Derrida: arche-writing, "difference" (correlates to ___'s use of the term), always-already

New/old idea: full body second skin suit - continuation of new skin tones work. A white or flesh -toned suit that can have different pigments or materials smeared on, adorned by various actors playing the role of reoccurring characters. Also: chroma key green experiments with disappearing limbs, faces, floating eyes, disfigured bodies, esthetic doubles. I need green screen positive and negative elements to superimpose all the layers upon/over/under each other: the next era of my collage practice!! Moving video stills of the expanded phenomenological field.

Researching sound studio variables: reference monitors, microphones appropriate for piano recording experiments, and sound dampening curtains.

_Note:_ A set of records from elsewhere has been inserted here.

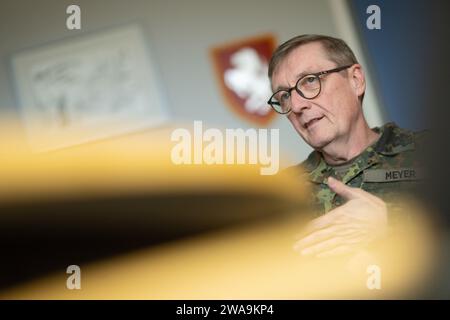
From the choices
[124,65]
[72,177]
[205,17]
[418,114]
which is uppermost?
[205,17]

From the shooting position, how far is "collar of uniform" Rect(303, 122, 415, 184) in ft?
7.74

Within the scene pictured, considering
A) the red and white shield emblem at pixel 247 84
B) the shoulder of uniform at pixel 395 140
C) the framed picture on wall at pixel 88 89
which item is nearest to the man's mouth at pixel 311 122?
the red and white shield emblem at pixel 247 84

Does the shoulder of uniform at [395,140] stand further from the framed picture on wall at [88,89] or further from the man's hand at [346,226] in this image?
the framed picture on wall at [88,89]

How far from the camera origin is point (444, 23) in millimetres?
2398

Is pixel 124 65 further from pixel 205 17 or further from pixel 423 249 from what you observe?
pixel 423 249

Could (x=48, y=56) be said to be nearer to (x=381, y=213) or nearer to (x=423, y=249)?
(x=381, y=213)

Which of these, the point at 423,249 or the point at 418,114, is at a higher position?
the point at 418,114

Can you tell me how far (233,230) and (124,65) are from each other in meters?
0.71

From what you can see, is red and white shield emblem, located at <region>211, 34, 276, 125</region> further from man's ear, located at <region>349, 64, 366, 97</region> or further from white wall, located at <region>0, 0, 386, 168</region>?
man's ear, located at <region>349, 64, 366, 97</region>

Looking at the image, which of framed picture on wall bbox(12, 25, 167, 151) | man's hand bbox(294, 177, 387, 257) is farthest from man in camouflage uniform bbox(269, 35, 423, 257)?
framed picture on wall bbox(12, 25, 167, 151)

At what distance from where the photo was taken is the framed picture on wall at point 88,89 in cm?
236

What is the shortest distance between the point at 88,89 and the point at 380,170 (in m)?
1.08
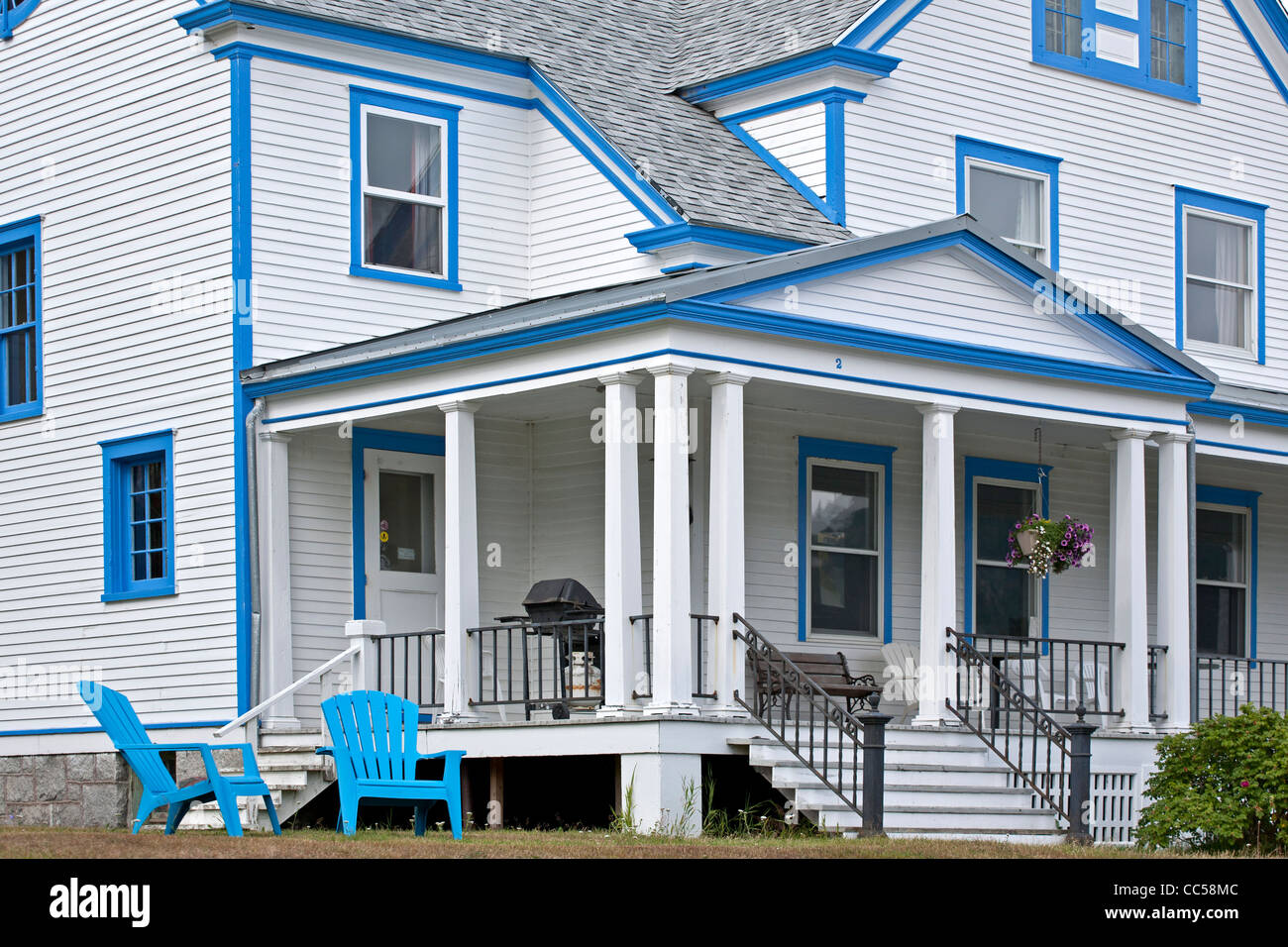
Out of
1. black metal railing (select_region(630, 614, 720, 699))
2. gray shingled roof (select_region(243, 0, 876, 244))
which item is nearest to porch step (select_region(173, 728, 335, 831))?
black metal railing (select_region(630, 614, 720, 699))

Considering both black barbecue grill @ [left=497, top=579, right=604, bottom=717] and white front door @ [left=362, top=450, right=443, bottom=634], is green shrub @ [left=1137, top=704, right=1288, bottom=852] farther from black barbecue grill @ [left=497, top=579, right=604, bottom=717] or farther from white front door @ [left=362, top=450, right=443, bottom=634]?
white front door @ [left=362, top=450, right=443, bottom=634]

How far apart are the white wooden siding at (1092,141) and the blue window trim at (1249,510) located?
129 centimetres

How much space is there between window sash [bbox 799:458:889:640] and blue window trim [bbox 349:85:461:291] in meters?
3.95

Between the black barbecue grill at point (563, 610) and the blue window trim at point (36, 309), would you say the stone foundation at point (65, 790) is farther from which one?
the black barbecue grill at point (563, 610)

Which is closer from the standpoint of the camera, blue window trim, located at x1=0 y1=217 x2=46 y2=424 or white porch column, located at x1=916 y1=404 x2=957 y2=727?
white porch column, located at x1=916 y1=404 x2=957 y2=727

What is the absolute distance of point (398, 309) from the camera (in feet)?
61.8

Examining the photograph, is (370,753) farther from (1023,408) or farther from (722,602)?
(1023,408)

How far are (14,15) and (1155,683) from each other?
13.4 m

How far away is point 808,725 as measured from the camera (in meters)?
15.0

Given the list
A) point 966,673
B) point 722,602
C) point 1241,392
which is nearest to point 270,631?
point 722,602

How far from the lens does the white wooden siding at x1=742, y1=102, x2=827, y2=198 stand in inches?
758

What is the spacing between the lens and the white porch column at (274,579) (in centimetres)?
1745

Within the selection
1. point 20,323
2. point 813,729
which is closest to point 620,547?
point 813,729

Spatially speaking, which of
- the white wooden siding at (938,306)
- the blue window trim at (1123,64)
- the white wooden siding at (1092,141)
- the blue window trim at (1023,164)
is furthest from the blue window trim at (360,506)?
the blue window trim at (1123,64)
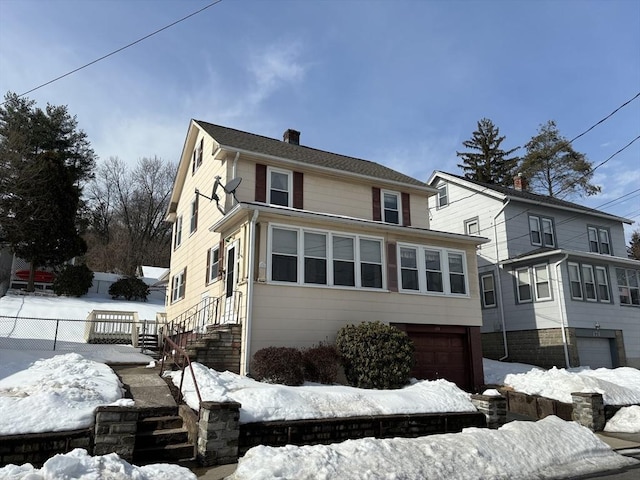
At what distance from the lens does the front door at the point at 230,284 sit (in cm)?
1270

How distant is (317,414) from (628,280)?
20082 millimetres

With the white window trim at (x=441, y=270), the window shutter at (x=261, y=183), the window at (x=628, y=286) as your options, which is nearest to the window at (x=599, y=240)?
the window at (x=628, y=286)

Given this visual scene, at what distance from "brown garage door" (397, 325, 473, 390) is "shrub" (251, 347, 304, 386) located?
4225 millimetres

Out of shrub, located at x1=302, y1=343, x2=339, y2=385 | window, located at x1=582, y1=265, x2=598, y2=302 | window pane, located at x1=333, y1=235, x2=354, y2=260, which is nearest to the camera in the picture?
shrub, located at x1=302, y1=343, x2=339, y2=385

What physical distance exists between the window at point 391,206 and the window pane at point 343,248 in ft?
12.2

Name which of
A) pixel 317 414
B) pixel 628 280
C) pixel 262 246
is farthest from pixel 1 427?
pixel 628 280

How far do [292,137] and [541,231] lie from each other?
12800mm

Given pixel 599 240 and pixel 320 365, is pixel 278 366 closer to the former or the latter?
pixel 320 365

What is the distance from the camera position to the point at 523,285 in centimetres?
2066

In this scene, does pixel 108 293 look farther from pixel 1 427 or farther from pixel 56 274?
pixel 1 427

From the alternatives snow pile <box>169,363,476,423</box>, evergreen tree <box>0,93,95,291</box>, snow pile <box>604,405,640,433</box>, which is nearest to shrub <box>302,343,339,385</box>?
snow pile <box>169,363,476,423</box>

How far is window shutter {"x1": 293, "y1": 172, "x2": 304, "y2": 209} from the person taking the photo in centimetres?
1570

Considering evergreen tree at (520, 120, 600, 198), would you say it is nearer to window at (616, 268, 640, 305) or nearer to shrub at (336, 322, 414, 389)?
window at (616, 268, 640, 305)

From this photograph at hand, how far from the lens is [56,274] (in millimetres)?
29641
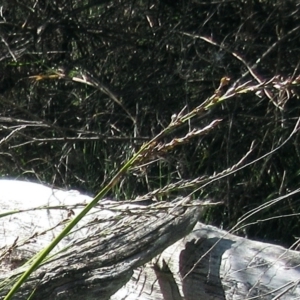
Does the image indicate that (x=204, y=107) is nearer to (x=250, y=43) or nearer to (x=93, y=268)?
(x=93, y=268)

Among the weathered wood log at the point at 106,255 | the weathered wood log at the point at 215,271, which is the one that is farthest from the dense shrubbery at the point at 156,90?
the weathered wood log at the point at 106,255

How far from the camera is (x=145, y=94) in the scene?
3.30 meters

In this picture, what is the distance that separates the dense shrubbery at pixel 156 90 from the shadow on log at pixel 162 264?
90 cm

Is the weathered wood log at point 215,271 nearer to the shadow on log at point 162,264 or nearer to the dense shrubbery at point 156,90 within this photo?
the shadow on log at point 162,264

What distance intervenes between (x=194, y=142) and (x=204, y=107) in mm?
2374

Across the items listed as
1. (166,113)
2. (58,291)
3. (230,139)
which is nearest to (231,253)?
(58,291)

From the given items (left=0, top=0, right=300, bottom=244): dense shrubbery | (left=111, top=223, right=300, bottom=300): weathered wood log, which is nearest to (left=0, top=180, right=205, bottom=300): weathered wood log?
(left=111, top=223, right=300, bottom=300): weathered wood log

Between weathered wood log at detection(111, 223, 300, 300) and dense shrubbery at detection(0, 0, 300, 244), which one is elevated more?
dense shrubbery at detection(0, 0, 300, 244)

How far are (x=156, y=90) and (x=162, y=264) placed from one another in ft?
4.47

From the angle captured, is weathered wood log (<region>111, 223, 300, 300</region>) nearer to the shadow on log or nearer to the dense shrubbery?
the shadow on log

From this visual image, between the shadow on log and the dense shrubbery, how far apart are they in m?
0.90

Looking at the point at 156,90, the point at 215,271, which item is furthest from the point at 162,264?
the point at 156,90

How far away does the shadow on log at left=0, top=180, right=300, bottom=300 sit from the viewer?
1685 mm

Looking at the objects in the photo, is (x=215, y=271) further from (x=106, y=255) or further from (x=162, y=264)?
(x=106, y=255)
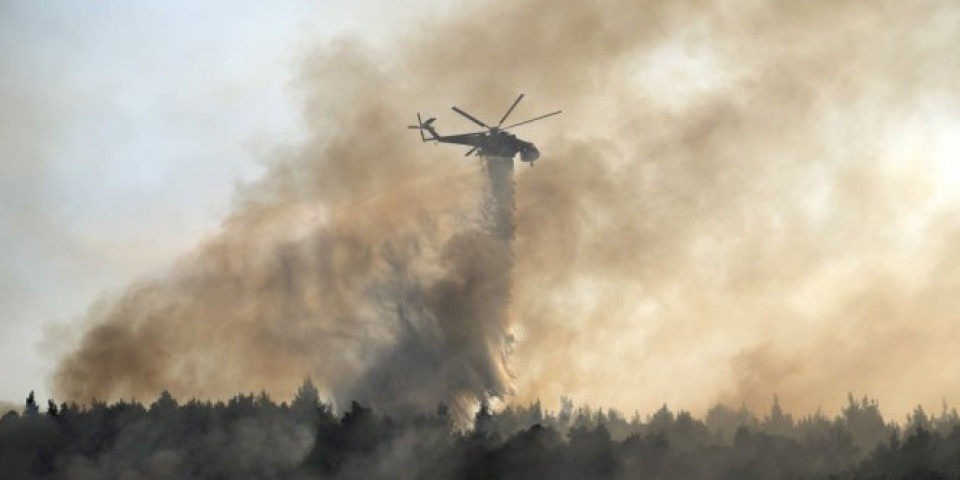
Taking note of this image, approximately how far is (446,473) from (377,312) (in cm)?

Curtains: how should they be constructed: purchase expensive items ready to install or fabricate from scratch - is it worth the time? I'm thinking about the backdrop, relations to painting emerge, issues of landscape and visual texture grounds, surface treatments, material concerns of the painter. A flat matte ground erases context, a colored surface would allow other worlds to be warped back in : visual issues. It must also be functional in other capacities: temperature and acoustic regulation of the space to make it functional for audio/video work in the winter - these aspects seem to take precedence. Putting money into the physical acoustics of the room will be more beneficial than any singular component- long term and justified.

Considering the roles of actor-friends for voice overs, movement instructions, video-based games and experiments in selfies, etc. Who would be willing to participate? What can I offer them in exchange? It must begin with myself, and ___, and dog - keep it all in house until there's a concrete product to show other would-be collaborators. The same goes for music-based experiments.

Music composition strategies: divided by instrumentation and formal usage. Review the notes and compose with intention, not sporadic improvisation: charting flows through frames - movement confined to particular scales, "doom sting" meta chords and action/event sounds to use for visual emphasis, other arrays of subtle affect contexts, melody-logics for individual characters - (what's the technical term for this?) Peter and the Wolf-esque.

Voice: reading monologues of text through Jupiter III & Max patches - analog and digital modulations of the narrative - not automatic, but sculpted, carved from the block of marble following the curvatures of its grain, attentively with great care.

Physical object collage experiments: autopietic amalgamate. Sketches for physical sculpture collab with ___.

Stop making plans - immediately - to begin folding the wrinkles back into themselves.